Egypt's Revolt, Part II: A Role Model in India?

MUMBAI, February 14, 2011 - Like the rest of the world, India has been closely watching the events unfolding in the Middle East, keenly attuned to the happenings in Egypt. In light of the Jasmine Revolution in Tunisia and Egypt, pundits across India are questioning whether similar protests can happen in India, where statistics of growth rate, inflation, and unemployment bear similarities. Regardless, most experts seem to agree that with its strong tradition of democracy and its openly vocal public, India is unlikely to go down the same path.

Nonetheless, Egypt's instability has policy implications for the world's largest democracy. Ver Marwah of the Centre for Policy Research in Delhi suggests that one of the successes of Mubarak’s regime was its ability to keep the Muslim Brotherhood relatively inactive. While the Brotherhood has not been particularly aggressive to date in its enforcement of conservative Islamic principles, the space left from the removal of the Mubarak government could cause a more reactionary response. For India, there is a concern that a rise of fundamentalist tendencies emanating from Egypt could have resonance in politically volatile parts of India, such as Jammu and Kashmir.

Many have remarked on India’s decided choice to stay silent in the early days of demonstrations, tempering its association with either side of the debate. External Affairs Minister SM Krishna stated that while the Indian government supported the Egyptian people’s right to democracy and freedom of press, the protests are a matter internal to the Egyptian nation. While India may lack the same political history with Egypt that the United States has, leaders of India and Egypt have always been close in contact, with frequent diplomatic meetings through their history. Mubarak most recently visited India in 2008, in the wake of increased Indian investment in Egypt. Economically, India has a vested interest in a stable Egypt.

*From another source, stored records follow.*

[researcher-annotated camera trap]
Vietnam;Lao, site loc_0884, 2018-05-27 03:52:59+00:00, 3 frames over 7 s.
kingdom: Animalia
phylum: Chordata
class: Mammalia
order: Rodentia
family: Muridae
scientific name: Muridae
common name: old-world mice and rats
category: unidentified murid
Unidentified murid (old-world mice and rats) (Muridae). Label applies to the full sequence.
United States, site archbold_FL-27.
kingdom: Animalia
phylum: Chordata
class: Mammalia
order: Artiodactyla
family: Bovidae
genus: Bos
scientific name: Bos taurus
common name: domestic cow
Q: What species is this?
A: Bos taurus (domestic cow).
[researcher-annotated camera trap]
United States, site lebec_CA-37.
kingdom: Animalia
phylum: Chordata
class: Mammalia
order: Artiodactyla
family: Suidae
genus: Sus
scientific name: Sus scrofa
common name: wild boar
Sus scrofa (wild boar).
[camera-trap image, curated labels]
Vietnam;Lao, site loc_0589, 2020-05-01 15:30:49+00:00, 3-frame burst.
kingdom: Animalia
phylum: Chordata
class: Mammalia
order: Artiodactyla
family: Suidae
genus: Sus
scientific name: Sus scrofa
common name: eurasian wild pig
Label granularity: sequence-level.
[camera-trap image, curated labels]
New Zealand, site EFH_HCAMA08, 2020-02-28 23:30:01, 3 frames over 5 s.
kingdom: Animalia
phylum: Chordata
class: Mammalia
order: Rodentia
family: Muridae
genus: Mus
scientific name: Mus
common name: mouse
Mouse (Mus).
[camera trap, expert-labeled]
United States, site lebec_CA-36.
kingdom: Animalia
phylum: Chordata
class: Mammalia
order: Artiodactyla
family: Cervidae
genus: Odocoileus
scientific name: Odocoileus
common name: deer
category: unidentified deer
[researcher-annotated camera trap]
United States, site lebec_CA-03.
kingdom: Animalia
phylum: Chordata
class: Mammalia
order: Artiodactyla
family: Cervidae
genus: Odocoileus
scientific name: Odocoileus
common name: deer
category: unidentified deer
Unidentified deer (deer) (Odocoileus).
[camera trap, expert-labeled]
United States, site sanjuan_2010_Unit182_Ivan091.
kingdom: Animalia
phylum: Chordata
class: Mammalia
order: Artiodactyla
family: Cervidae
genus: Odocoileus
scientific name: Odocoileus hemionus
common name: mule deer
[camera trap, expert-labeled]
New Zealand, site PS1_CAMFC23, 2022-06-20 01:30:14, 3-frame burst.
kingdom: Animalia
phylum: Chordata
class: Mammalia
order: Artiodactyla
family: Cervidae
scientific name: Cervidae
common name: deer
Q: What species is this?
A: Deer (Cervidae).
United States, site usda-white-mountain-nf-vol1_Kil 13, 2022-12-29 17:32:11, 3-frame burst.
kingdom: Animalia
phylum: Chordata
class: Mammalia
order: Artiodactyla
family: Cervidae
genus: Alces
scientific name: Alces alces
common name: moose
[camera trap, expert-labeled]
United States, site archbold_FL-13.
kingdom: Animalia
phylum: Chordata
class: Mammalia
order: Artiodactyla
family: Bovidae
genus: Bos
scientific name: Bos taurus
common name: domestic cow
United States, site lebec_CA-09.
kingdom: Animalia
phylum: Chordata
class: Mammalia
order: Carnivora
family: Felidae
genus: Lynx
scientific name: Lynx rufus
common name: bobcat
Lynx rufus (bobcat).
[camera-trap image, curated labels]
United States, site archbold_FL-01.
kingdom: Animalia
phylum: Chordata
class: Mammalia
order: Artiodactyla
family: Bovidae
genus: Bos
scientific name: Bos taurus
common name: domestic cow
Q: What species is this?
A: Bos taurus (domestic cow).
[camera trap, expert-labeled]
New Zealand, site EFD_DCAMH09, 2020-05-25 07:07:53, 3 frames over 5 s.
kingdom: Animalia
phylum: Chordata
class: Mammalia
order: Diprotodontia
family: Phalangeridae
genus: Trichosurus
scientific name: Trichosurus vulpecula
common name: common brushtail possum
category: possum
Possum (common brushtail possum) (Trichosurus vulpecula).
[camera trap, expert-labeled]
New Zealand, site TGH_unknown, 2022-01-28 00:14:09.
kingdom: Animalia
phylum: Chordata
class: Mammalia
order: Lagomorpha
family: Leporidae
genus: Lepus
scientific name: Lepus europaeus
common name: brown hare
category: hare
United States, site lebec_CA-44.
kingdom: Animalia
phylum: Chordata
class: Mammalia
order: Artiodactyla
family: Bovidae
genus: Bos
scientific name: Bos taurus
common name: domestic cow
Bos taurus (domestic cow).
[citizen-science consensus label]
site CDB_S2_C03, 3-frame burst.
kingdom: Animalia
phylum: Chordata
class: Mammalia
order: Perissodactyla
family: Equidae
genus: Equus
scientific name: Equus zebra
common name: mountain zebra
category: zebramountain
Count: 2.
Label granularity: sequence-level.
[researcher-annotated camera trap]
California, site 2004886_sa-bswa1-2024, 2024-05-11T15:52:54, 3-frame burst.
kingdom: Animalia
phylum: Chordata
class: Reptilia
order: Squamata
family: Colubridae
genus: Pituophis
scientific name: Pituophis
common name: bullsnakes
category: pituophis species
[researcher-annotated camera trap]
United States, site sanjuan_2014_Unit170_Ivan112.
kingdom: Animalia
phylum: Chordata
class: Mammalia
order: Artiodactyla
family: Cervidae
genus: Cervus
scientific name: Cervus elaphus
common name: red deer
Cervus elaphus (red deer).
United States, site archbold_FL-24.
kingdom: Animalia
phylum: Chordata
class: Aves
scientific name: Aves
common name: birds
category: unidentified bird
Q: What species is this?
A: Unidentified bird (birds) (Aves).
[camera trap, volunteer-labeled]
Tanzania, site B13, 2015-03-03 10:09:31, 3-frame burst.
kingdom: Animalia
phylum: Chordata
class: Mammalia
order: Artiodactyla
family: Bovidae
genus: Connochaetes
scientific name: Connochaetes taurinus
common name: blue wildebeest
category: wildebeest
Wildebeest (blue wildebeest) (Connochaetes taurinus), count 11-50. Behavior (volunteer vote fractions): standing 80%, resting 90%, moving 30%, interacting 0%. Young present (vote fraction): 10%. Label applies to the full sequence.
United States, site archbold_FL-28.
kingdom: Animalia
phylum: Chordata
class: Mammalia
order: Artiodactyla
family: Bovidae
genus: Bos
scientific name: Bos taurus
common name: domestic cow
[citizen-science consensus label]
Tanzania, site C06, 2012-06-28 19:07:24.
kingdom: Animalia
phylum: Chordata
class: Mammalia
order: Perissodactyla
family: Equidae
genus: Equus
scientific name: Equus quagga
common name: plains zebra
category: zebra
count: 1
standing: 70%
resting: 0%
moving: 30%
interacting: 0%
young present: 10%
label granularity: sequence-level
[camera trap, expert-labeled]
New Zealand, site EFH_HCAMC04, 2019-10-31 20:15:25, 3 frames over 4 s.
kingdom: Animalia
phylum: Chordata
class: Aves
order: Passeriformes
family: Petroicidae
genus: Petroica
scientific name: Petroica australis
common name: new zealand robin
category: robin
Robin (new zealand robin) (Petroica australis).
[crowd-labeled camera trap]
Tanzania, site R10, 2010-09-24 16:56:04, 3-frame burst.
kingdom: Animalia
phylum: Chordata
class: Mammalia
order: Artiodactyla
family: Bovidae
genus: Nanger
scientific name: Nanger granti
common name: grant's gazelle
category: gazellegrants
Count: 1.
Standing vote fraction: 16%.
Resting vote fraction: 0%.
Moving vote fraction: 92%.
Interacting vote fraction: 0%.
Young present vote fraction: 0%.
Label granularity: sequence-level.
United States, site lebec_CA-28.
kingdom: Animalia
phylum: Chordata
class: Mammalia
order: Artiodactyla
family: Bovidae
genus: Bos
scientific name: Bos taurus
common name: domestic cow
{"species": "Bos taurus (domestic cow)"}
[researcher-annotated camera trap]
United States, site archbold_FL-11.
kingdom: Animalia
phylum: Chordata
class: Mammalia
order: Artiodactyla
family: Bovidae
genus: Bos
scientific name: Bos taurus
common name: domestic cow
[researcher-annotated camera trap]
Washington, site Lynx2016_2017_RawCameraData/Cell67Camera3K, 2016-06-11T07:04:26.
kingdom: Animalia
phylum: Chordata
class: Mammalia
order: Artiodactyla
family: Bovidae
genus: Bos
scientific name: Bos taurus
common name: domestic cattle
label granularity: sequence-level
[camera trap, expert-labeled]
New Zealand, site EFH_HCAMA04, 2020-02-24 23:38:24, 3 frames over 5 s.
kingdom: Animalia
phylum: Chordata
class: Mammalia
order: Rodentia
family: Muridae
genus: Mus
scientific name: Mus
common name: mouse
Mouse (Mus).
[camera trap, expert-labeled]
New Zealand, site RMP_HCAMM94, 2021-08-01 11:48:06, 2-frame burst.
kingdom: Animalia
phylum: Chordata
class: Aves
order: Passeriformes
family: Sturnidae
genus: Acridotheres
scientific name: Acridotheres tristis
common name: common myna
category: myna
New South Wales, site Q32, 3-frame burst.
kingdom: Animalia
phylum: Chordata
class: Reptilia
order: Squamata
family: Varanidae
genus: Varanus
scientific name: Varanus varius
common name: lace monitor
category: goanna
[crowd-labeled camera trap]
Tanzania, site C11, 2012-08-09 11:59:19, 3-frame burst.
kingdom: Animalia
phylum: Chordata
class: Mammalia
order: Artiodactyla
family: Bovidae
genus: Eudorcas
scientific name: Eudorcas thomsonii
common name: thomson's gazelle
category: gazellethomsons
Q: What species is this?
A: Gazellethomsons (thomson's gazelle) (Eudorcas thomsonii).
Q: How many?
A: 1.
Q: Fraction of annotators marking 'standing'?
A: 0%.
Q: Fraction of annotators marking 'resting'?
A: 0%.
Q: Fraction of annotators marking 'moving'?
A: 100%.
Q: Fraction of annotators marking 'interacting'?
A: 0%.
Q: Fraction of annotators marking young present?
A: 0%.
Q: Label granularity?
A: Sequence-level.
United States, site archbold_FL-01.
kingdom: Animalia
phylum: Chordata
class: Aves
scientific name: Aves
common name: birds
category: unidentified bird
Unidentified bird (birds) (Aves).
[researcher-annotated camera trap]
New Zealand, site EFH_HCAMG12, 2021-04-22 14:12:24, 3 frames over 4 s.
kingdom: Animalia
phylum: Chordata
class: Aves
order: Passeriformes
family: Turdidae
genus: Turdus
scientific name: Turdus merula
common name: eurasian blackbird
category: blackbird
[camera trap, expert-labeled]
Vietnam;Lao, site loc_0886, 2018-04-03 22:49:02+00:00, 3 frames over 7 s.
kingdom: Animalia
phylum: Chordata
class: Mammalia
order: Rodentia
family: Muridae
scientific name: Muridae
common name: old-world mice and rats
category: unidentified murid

Economic issues, in fact, seem to be at the forefront of India’s concern when it comes to unrest in Egypt. Primarily, how will limited access to resources in Egypt, primarily oil, affect the economy of India, and already rising fuel prices? Commodity and fuel prices are likely to rise further due to the centrality of the Suez Canal as a trade route between the two countries.

While not a vast contributor, remittance will play a small role in Egypt’s economic tie to India. Citi’s analysis of the effect of the protests on the Indian economy concluded that 48% of remittance to India comes from the Middle East (USD 26 billion). Of that, however, only USD 3.7 million comes from Egypt. 

Following Mubarak’s resignation from the Egyptian presidency and departure from Cairo on February 11, US Secretary of State Hillary Clinton has been in touch with SM Krishna to discuss the role India can play in helping Egypt build its fledgling democracy. As former Asia Society Bernard Schwartz Fellow Pramit Pal Chaudhuri wrote yesterday in the Hindustan Times, “Encouraging engagement between Indian and Arab civil society—corporations, academics, media, and NGOs—should now be at the forefront of Indian diplomacy. Nothing resounds more in the Arab world today than the success of Indian democracy.”